**PROBLEM TO WORK ON**. Which lines of the data contain the string "tomato"? Show each of them.

**WORKING DATA**.
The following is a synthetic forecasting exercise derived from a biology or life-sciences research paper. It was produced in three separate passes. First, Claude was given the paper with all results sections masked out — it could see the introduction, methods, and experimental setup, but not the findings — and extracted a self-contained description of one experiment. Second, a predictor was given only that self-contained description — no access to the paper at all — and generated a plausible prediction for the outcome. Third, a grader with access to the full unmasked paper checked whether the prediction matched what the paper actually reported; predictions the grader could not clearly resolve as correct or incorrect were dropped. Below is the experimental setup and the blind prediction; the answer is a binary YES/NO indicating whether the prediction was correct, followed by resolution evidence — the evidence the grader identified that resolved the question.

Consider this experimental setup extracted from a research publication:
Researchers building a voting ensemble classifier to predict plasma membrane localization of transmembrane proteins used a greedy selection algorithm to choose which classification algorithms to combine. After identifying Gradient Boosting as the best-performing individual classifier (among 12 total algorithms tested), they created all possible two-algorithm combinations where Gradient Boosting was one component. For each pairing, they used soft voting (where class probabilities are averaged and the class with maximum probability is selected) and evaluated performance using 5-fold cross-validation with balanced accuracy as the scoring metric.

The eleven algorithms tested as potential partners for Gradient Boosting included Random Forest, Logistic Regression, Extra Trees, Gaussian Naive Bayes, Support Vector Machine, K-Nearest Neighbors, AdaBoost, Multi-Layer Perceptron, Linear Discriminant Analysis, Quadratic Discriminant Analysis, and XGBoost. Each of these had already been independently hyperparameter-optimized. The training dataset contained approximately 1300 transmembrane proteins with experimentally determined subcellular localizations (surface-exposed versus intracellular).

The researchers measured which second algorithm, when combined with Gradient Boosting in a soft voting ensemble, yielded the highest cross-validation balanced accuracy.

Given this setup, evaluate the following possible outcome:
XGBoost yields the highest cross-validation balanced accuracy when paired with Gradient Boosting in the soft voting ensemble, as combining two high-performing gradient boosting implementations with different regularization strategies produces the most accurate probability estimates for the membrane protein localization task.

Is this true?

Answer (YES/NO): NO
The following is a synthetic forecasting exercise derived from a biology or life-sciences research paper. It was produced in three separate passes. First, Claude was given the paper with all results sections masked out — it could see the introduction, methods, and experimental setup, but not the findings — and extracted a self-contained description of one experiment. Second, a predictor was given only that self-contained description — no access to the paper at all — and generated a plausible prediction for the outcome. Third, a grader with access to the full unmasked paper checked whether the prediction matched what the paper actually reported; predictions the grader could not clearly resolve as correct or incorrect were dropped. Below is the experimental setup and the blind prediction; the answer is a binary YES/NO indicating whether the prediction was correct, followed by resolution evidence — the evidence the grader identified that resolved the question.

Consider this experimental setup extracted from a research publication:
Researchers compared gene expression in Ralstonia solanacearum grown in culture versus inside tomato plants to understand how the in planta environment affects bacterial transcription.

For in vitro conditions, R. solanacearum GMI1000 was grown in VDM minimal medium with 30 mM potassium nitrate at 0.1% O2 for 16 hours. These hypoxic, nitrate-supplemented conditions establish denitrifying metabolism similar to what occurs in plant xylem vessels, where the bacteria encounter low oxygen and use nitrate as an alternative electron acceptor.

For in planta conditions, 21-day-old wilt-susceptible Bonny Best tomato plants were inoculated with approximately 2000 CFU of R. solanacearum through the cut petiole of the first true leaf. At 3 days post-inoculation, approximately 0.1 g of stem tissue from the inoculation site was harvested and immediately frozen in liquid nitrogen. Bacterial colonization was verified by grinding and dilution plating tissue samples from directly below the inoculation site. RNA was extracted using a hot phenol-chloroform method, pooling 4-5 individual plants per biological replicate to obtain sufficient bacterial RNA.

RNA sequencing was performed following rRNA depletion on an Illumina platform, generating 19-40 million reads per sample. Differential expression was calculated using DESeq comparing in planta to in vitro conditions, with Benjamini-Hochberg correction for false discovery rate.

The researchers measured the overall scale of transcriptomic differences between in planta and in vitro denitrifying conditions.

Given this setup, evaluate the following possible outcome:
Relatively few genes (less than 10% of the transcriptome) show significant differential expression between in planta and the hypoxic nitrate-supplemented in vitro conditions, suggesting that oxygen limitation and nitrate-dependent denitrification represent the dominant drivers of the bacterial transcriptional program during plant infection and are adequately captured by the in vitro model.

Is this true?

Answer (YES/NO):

**RESPONSE BELOW**.
Researchers compared gene expression in Ralstonia solanacearum grown in culture versus inside tomato plants to understand how the in planta environment affects bacterial transcription.
For in planta conditions, 21-day-old wilt-susceptible Bonny Best tomato plants were inoculated with approximately 2000 CFU of R. solanacearum through the cut petiole of the first true leaf. At 3 days post-inoculation, approximately 0.1 g of stem tissue from the inoculation site was harvested and immediately frozen in liquid nitrogen. Bacterial colonization was verified by grinding and dilution plating tissue samples from directly below the inoculation site. RNA was extracted using a hot phenol-chloroform method, pooling 4-5 individual plants per biological replicate to obtain sufficient bacterial RNA.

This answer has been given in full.